PROMPT:
Given the material below, return only the lines starting at the line with "<span style='font-size: 10pt;" and ending at the line with "var OX_7dd8aa94 = '';", exactly as they appear.

SUPPLIED MATERIAL:

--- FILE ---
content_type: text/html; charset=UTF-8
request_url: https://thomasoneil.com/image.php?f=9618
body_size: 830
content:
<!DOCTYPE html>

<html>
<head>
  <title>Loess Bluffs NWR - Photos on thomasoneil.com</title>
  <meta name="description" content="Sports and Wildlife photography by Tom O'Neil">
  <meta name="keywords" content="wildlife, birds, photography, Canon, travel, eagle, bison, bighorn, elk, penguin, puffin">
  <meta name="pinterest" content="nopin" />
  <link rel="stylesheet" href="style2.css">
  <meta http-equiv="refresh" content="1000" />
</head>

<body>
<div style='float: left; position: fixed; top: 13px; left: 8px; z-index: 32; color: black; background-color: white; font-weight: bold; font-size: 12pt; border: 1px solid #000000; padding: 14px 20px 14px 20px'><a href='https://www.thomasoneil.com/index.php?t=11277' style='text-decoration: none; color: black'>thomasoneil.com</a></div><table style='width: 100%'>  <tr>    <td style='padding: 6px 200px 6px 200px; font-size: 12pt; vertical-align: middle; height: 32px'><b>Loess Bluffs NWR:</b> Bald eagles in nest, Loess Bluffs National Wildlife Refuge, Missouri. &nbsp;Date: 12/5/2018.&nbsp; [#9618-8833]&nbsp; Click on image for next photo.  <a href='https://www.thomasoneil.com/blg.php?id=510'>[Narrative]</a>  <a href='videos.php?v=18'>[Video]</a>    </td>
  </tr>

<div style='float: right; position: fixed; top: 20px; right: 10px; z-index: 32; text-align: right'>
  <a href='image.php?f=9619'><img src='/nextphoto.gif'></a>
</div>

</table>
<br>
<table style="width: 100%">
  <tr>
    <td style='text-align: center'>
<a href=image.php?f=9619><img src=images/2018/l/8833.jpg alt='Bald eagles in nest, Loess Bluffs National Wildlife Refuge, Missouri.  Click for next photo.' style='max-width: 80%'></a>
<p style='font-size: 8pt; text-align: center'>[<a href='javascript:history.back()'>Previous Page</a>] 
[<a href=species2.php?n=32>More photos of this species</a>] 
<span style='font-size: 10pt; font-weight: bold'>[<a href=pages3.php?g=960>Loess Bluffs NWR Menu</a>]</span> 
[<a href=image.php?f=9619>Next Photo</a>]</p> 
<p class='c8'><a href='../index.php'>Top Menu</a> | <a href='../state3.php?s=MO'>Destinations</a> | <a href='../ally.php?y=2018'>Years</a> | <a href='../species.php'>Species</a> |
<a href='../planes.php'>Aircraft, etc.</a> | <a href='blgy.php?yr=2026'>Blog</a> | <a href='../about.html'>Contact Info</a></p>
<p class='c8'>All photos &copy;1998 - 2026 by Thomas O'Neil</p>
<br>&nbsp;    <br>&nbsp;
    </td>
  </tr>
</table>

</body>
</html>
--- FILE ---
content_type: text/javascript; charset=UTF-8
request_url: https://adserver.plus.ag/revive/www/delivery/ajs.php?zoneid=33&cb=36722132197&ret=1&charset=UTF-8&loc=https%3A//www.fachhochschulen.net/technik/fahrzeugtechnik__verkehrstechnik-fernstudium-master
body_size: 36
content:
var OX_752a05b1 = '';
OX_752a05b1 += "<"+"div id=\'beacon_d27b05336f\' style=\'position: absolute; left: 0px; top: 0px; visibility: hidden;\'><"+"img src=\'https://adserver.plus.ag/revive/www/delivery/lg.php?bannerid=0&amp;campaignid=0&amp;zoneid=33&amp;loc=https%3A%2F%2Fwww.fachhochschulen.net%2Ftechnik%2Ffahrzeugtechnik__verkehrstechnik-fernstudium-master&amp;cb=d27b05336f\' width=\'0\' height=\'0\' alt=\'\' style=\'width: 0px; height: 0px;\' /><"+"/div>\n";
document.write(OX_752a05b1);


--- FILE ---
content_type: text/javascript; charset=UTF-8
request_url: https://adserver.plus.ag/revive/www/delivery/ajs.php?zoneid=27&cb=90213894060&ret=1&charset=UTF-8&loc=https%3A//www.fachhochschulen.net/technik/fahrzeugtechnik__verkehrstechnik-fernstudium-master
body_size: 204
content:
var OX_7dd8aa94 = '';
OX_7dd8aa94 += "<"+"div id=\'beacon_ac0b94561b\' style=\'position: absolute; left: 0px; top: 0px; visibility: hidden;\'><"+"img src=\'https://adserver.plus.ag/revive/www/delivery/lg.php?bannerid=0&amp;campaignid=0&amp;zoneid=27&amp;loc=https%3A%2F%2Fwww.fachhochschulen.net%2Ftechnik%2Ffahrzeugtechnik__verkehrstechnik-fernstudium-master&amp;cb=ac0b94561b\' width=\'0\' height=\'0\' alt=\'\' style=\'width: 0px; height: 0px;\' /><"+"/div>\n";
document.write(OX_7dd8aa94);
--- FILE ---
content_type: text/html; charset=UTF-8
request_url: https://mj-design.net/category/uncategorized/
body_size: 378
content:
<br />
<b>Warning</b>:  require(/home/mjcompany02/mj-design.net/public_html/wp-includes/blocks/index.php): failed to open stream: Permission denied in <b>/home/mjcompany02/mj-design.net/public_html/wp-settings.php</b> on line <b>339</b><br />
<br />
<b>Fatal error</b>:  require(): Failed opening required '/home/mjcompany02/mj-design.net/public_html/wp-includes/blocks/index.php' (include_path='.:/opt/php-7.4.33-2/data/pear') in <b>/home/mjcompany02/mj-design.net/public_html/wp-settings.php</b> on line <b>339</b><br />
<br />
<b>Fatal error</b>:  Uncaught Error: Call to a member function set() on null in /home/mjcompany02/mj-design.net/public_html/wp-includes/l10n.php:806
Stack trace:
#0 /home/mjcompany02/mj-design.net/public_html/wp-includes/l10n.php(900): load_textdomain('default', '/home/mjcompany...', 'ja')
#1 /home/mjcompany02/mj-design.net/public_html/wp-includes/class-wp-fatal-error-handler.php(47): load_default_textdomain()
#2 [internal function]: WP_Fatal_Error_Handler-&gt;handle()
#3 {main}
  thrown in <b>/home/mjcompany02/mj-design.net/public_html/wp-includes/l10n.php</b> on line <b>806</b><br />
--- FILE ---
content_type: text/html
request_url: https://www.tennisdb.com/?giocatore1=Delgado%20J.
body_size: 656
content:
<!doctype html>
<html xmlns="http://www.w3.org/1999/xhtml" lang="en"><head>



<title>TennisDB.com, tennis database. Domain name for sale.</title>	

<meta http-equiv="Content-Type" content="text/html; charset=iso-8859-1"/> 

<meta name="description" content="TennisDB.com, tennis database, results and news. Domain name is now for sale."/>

FINAL ANSWER:
<span style='font-size: 10pt; font-weight: bold'>[<a href=pages3.php?g=960>Loess Bluffs NWR Menu</a>]</span> 
[<a href=image.php?f=9619>Next Photo</a>]</p> 
<p class='c8'><a href='../index.php'>Top Menu</a> | <a href='../state3.php?s=MO'>Destinations</a> | <a href='../ally.php?y=2018'>Years</a> | <a href='../species.php'>Species</a> |
<a href='../planes.php'>Aircraft, etc.</a> | <a href='blgy.php?yr=2026'>Blog</a> | <a href='../about.html'>Contact Info</a></p>
<p class='c8'>All photos &copy;1998 - 2026 by Thomas O'Neil</p>
<br>&nbsp;    <br>&nbsp;
    </td>
  </tr>
</table>

</body>
</html>
--- FILE ---
content_type: text/javascript; charset=UTF-8
request_url: https://adserver.plus.ag/revive/www/delivery/ajs.php?zoneid=33&cb=36722132197&ret=1&charset=UTF-8&loc=https%3A//www.fachhochschulen.net/technik/fahrzeugtechnik__verkehrstechnik-fernstudium-master
body_size: 36
content:
var OX_752a05b1 = '';
OX_752a05b1 += "<"+"div id=\'beacon_d27b05336f\' style=\'position: absolute; left: 0px; top: 0px; visibility: hidden;\'><"+"img src=\'https://adserver.plus.ag/revive/www/delivery/lg.php?bannerid=0&amp;campaignid=0&amp;zoneid=33&amp;loc=https%3A%2F%2Fwww.fachhochschulen.net%2Ftechnik%2Ffahrzeugtechnik__verkehrstechnik-fernstudium-master&amp;cb=d27b05336f\' width=\'0\' height=\'0\' alt=\'\' style=\'width: 0px; height: 0px;\' /><"+"/div>\n";
document.write(OX_752a05b1);


--- FILE ---
content_type: text/javascript; charset=UTF-8
request_url: https://adserver.plus.ag/revive/www/delivery/ajs.php?zoneid=27&cb=90213894060&ret=1&charset=UTF-8&loc=https%3A//www.fachhochschulen.net/technik/fahrzeugtechnik__verkehrstechnik-fernstudium-master
body_size: 204
content:
var OX_7dd8aa94 = '';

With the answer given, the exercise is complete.